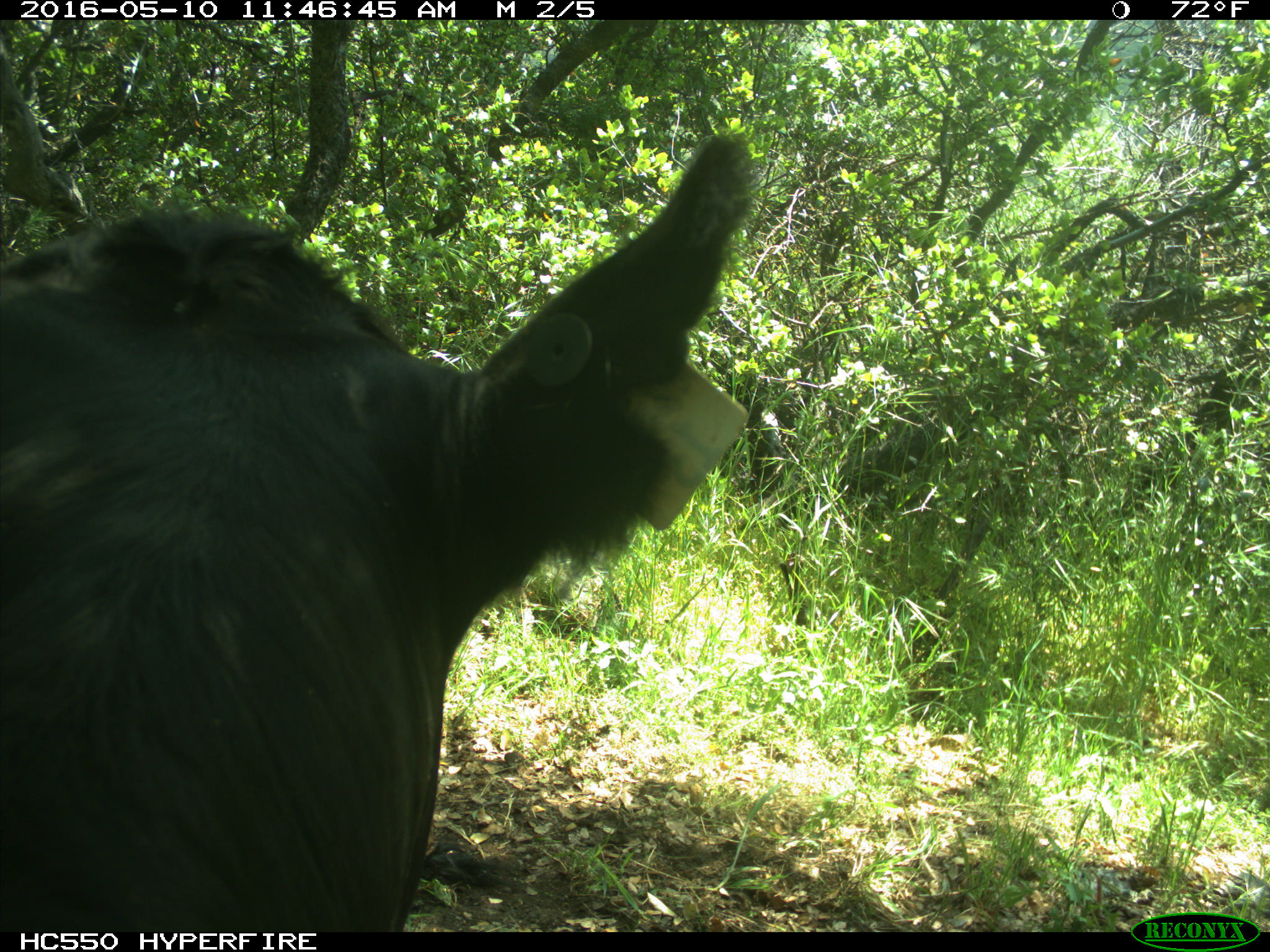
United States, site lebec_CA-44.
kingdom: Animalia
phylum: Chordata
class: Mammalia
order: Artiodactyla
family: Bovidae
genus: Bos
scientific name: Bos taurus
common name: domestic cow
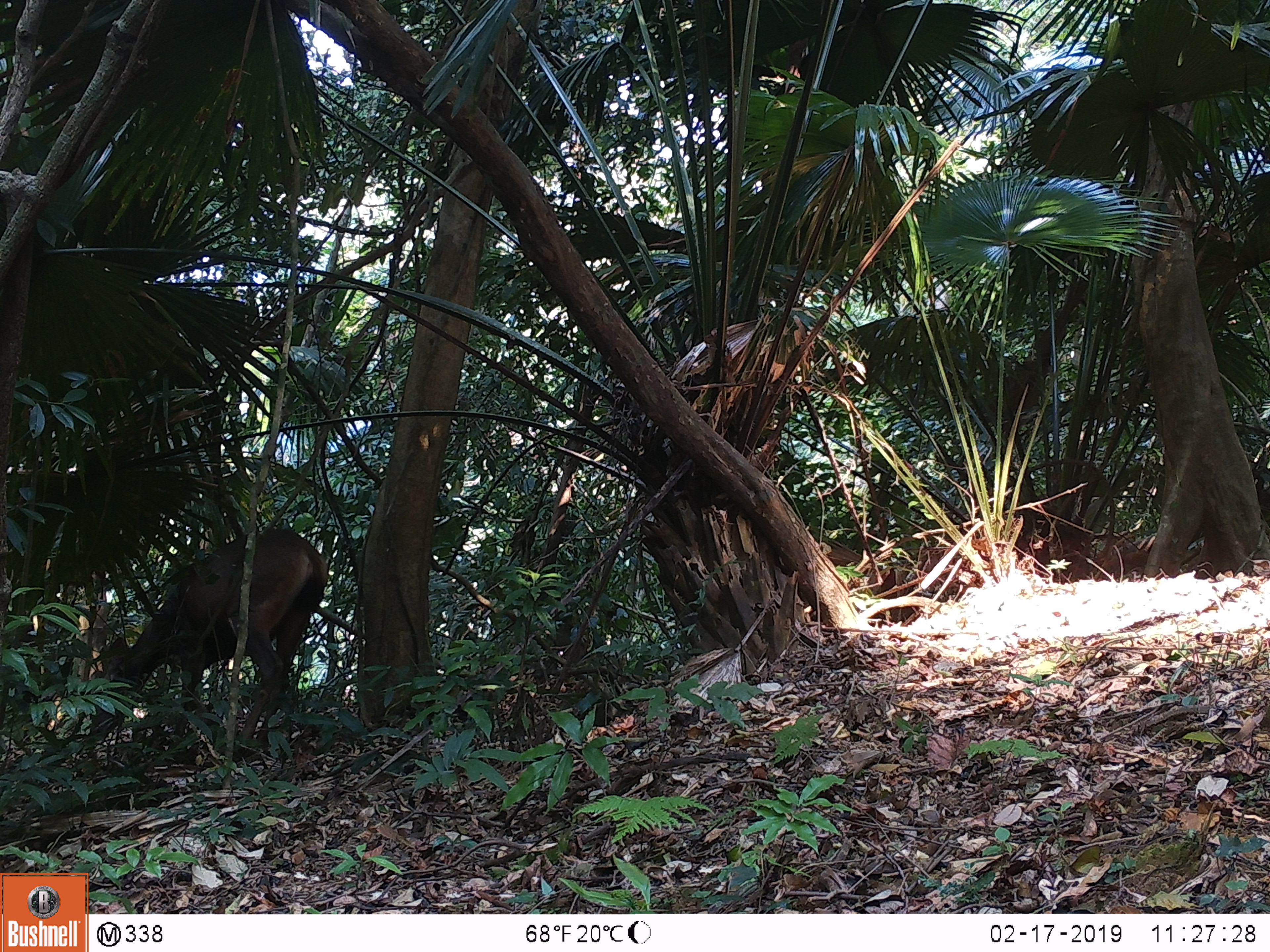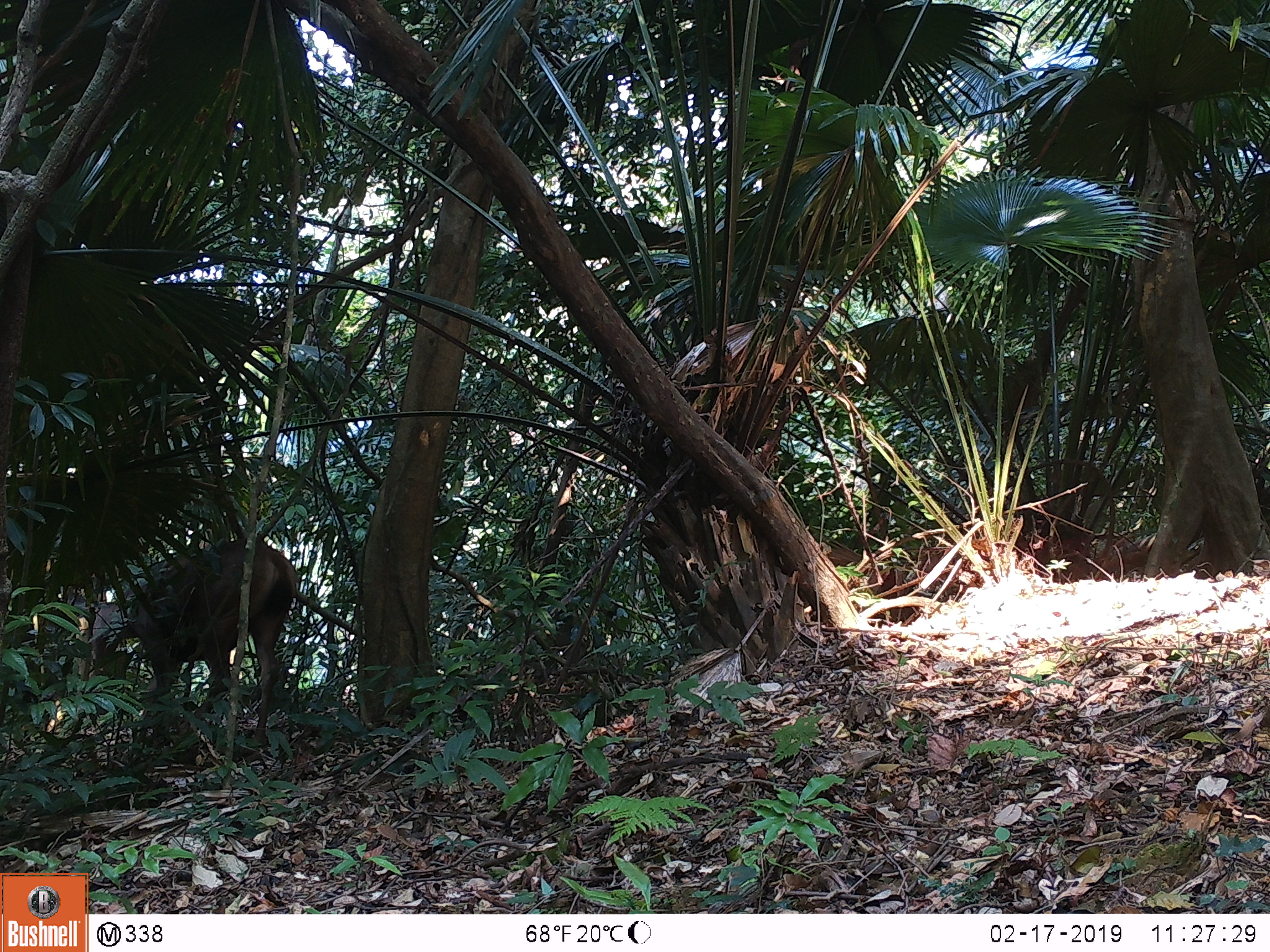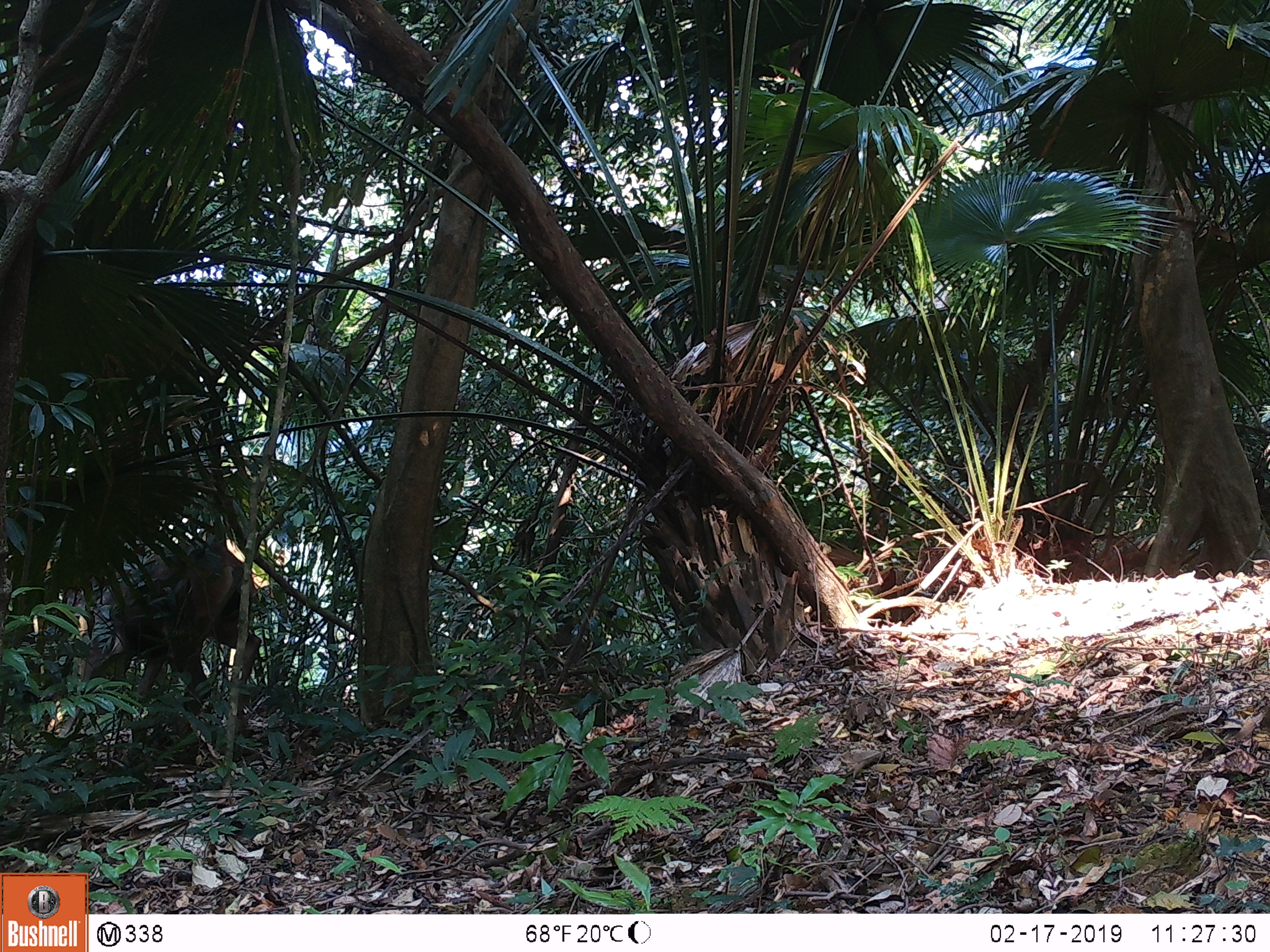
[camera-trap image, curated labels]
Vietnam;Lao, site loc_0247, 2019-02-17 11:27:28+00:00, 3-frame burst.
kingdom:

::::::::::

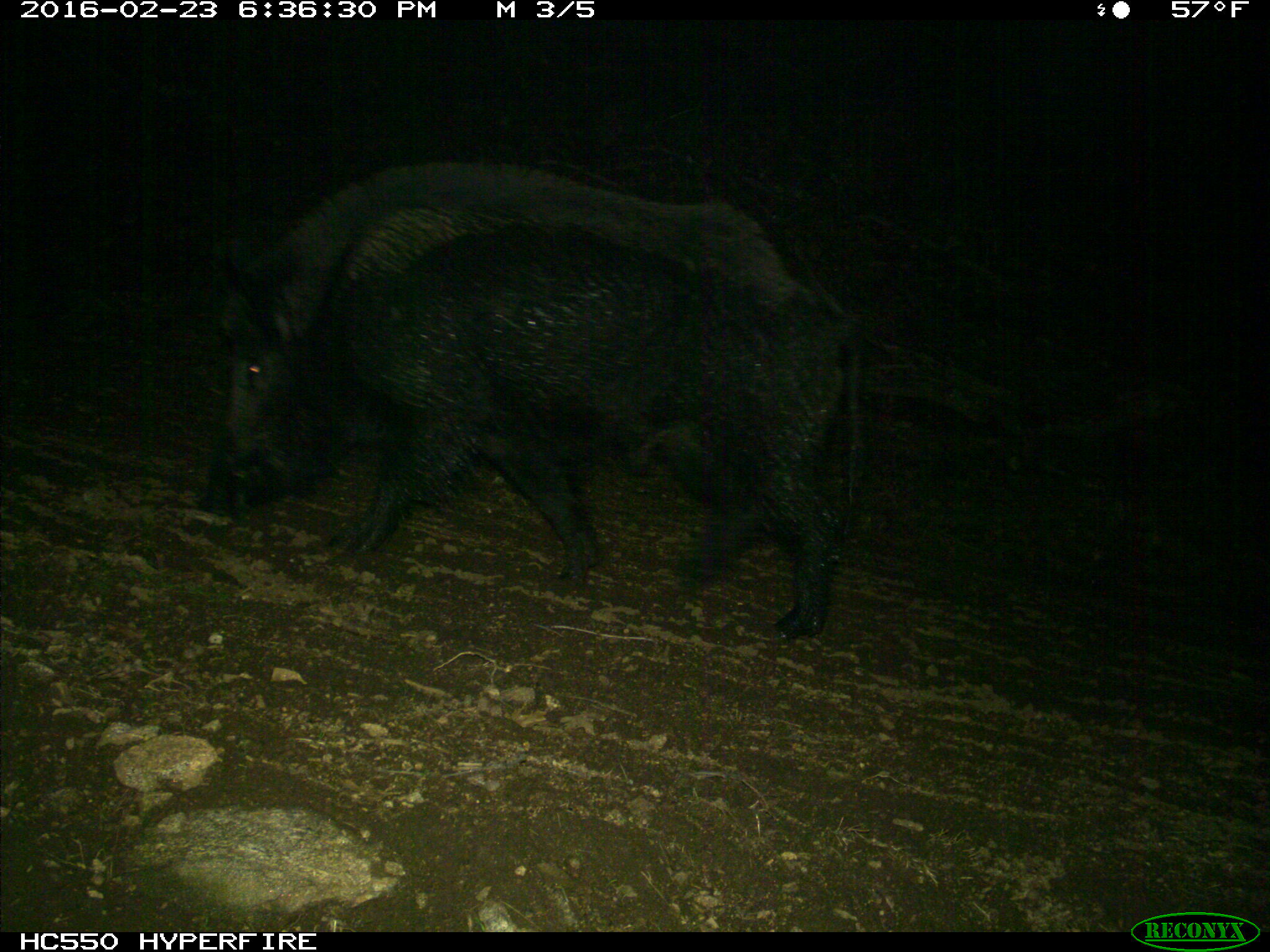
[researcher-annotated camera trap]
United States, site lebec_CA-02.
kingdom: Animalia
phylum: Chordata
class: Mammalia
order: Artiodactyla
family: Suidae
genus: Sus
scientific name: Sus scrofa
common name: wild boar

::::::::::

• Your goal:
The lines above from the one with "[researcher-annotated camera trap]" through the one with "common name: wild boar" are to be duplicated exactly, ends included, with nothing added.

• Exercise answer:
[researcher-annotated camera trap]
United States, site lebec_CA-02.
kingdom: Animalia
phylum: Chordata
class: Mammalia
order: Artiodactyla
family: Suidae
genus: Sus
scientific name: Sus scrofa
common name: wild boar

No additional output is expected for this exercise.